» INFORMATION PROVIDED
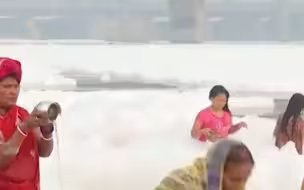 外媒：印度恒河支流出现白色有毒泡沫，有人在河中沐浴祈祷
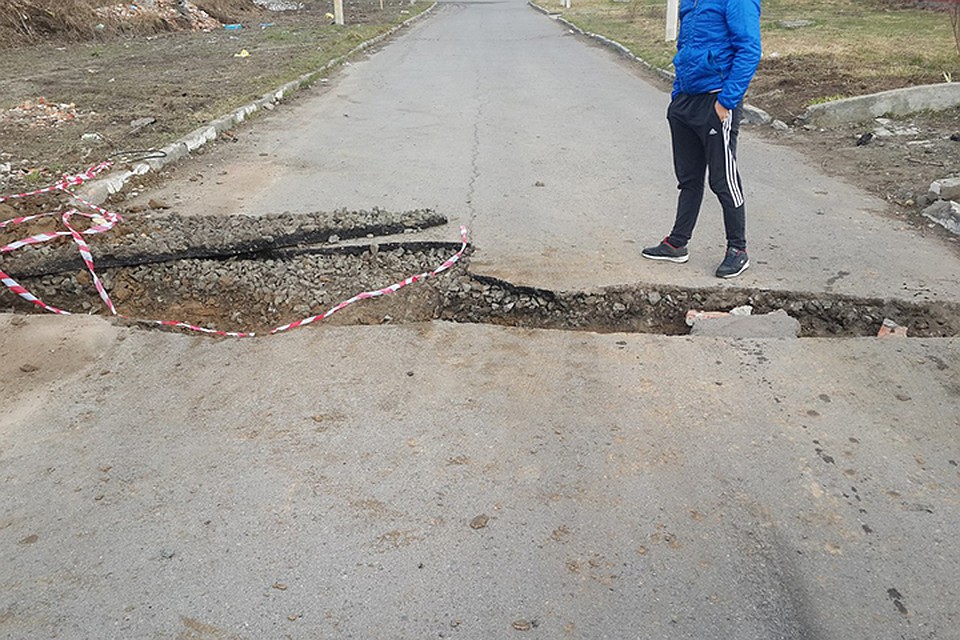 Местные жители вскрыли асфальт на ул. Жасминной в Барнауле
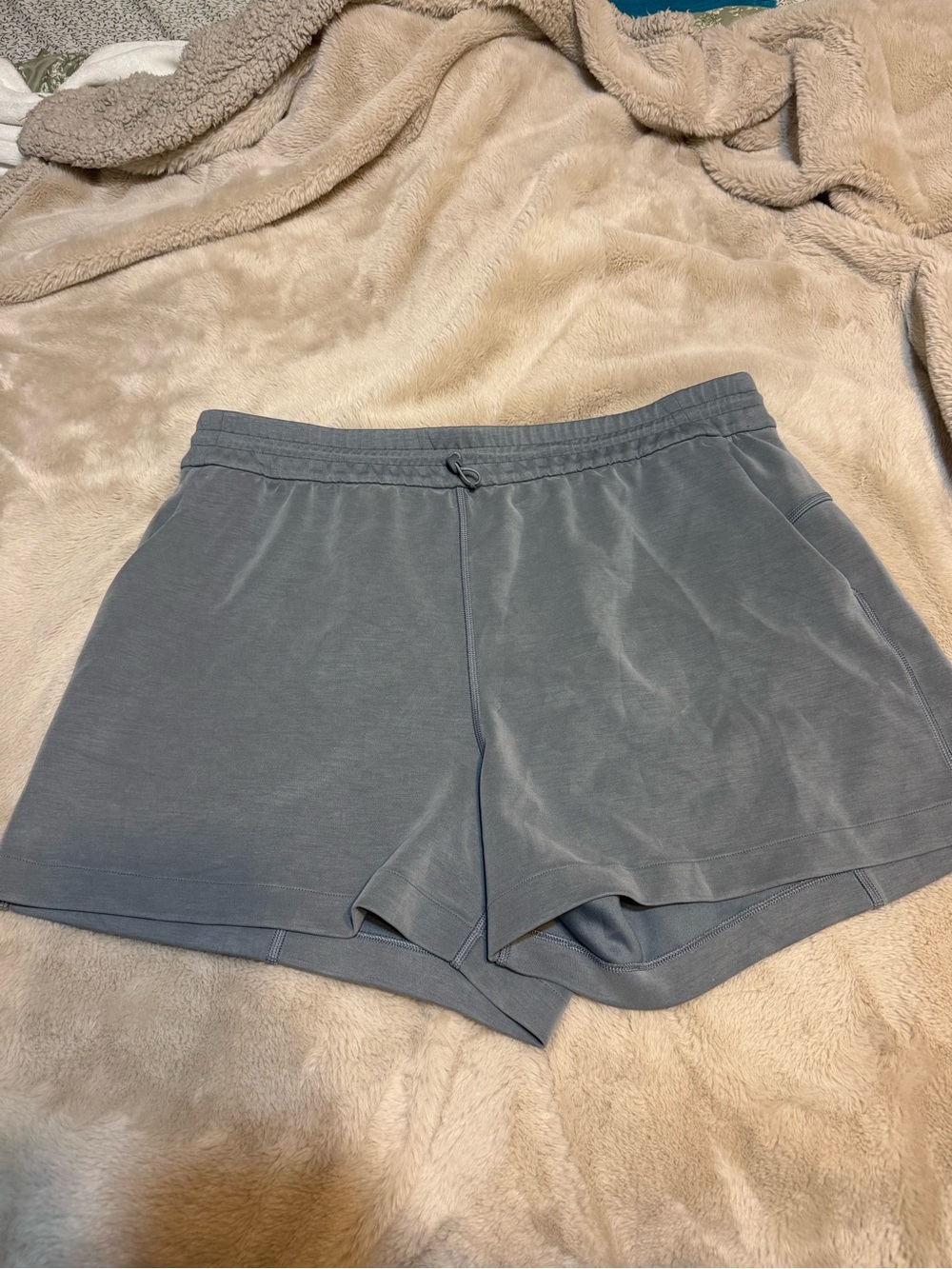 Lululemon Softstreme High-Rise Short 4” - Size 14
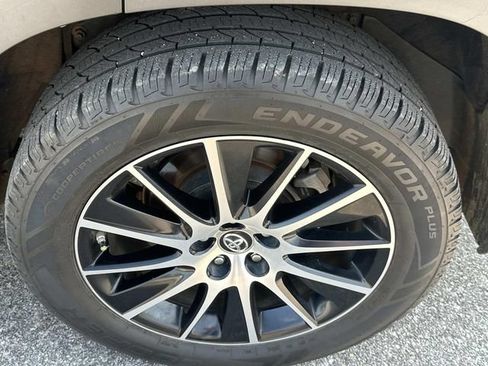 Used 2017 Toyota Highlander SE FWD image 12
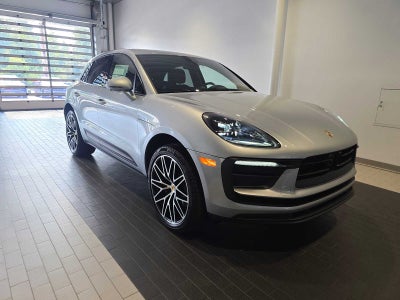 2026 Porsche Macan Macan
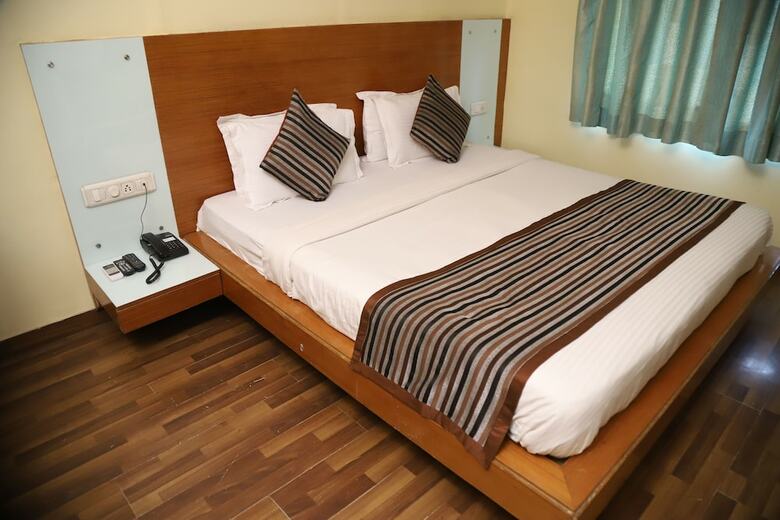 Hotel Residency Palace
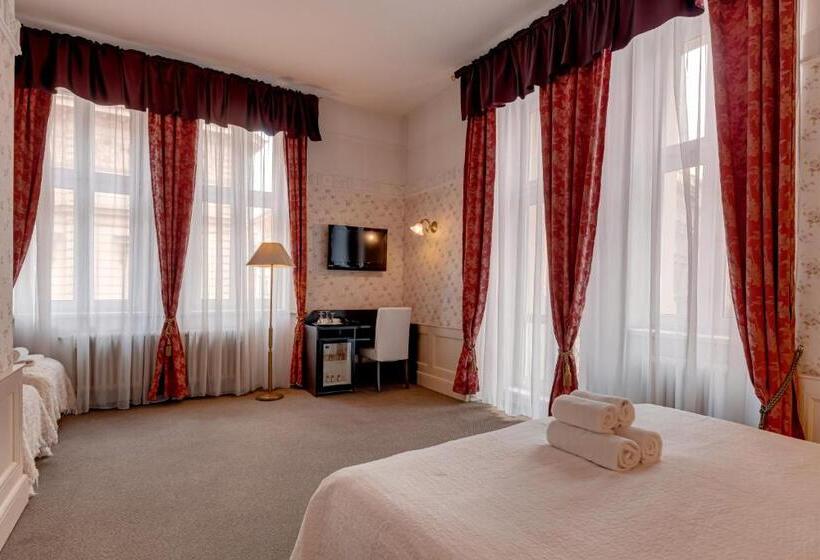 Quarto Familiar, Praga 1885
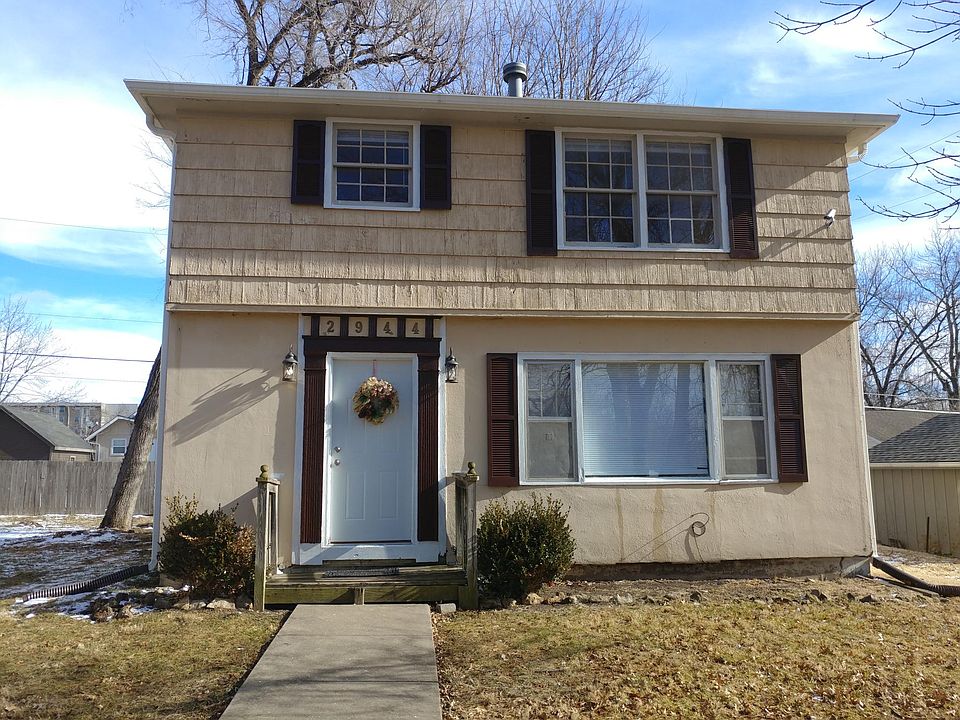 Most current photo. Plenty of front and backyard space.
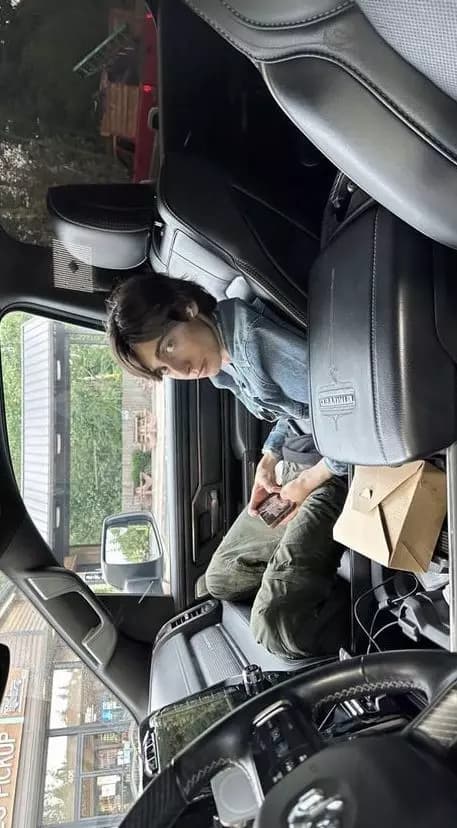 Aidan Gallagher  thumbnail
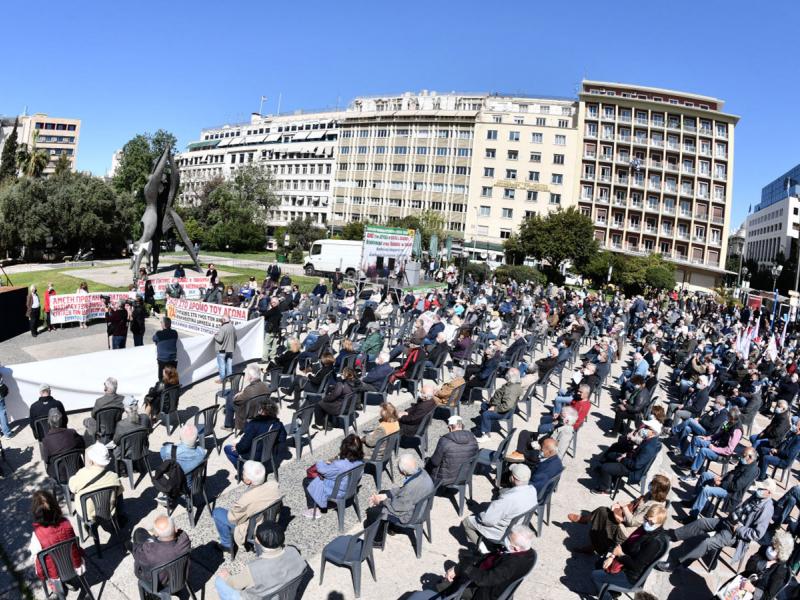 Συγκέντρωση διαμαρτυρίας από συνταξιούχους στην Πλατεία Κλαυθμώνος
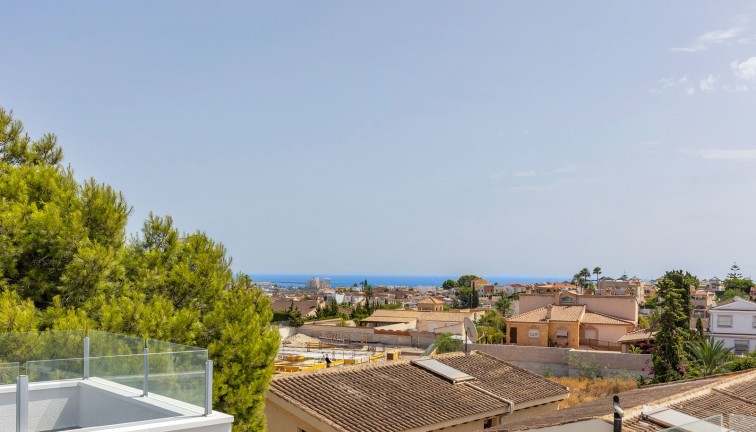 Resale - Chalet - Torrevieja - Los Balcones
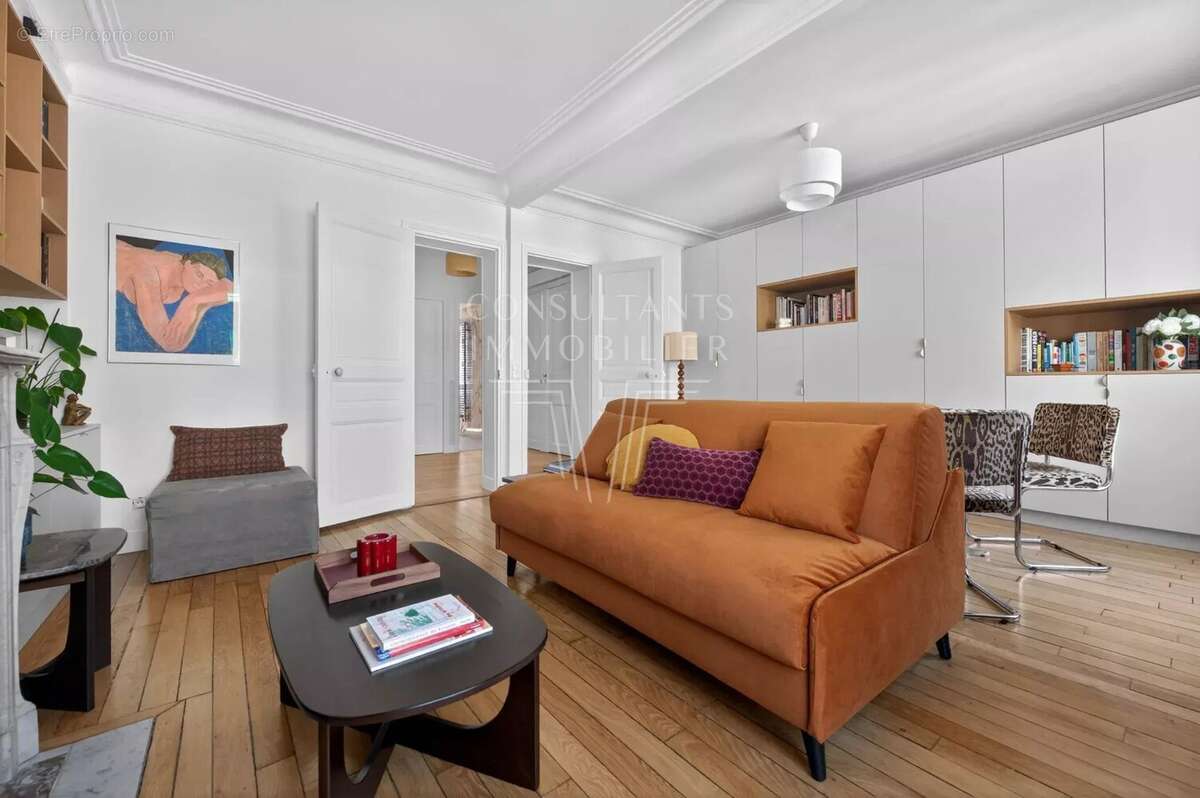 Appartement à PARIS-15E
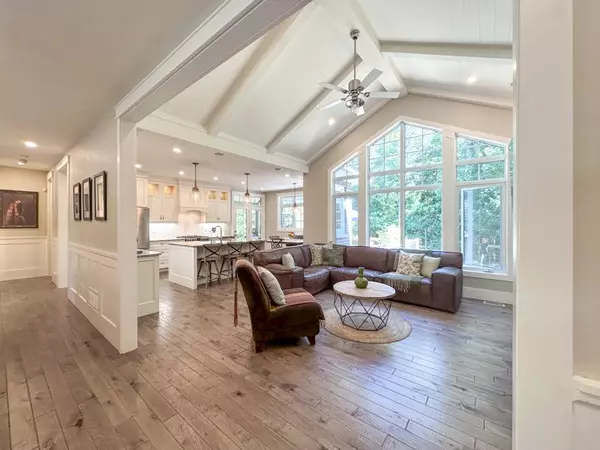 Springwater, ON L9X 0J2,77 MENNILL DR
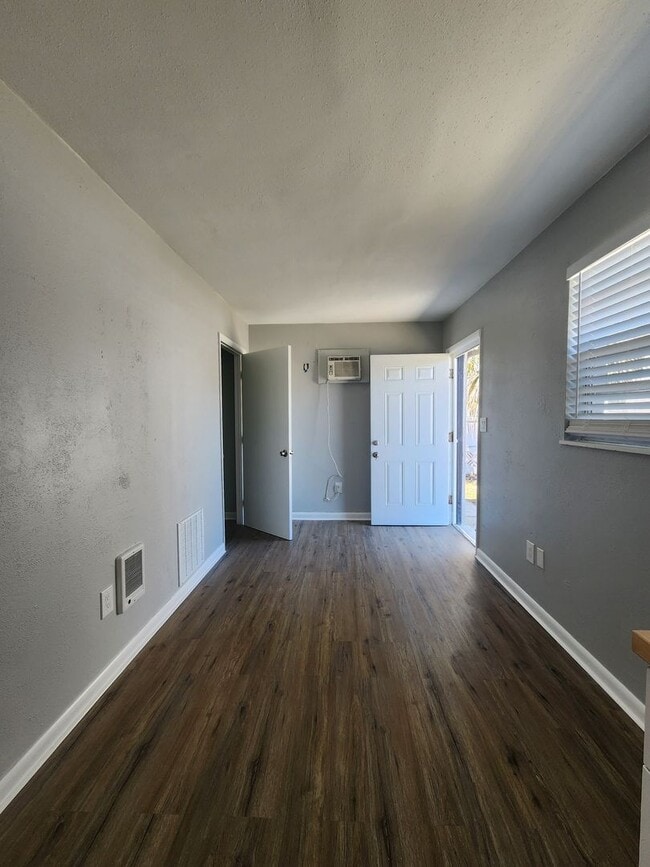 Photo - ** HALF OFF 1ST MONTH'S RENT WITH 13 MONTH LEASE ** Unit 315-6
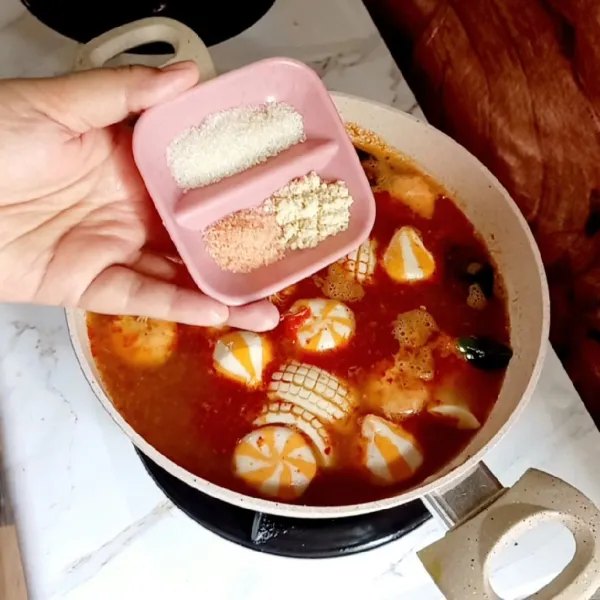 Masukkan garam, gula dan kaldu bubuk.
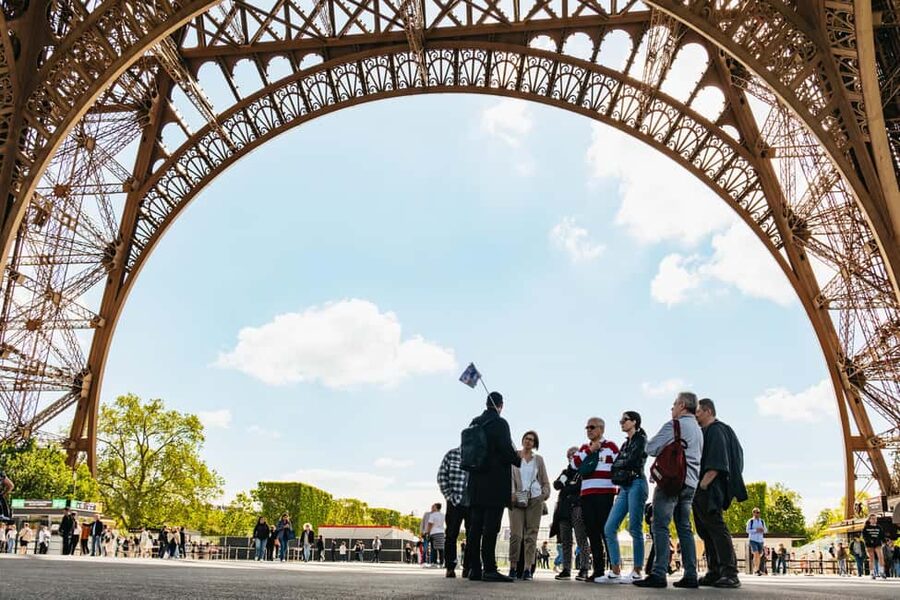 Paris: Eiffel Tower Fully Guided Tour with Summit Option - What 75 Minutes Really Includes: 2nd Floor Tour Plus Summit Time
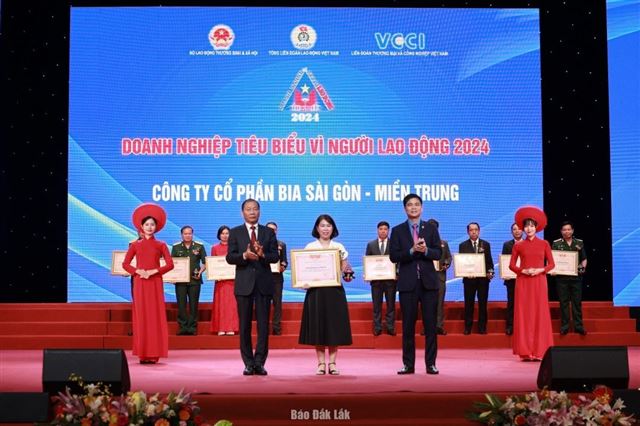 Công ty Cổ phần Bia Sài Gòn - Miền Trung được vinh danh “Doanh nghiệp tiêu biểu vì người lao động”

» HOW TO COMPLETE THIS TASK
The required output is the line containing "Συγκέντρωση διαμαρτυρίας από" plus every line after it to the end of the data, copied exactly and with no pictures.

» TASK SOLUTION
 Συγκέντρωση διαμαρτυρίας από συνταξιούχους στην Πλατεία Κλαυθμώνος
 Resale - Chalet - Torrevieja - Los Balcones
 Appartement à PARIS-15E
 Springwater, ON L9X 0J2,77 MENNILL DR
 Photo - ** HALF OFF 1ST MONTH'S RENT WITH 13 MONTH LEASE ** Unit 315-6
 Masukkan garam, gula dan kaldu bubuk.
 Paris: Eiffel Tower Fully Guided Tour with Summit Option - What 75 Minutes Really Includes: 2nd Floor Tour Plus Summit Time
 Công ty Cổ phần Bia Sài Gòn - Miền Trung được vinh danh “Doanh nghiệp tiêu biểu vì người lao động”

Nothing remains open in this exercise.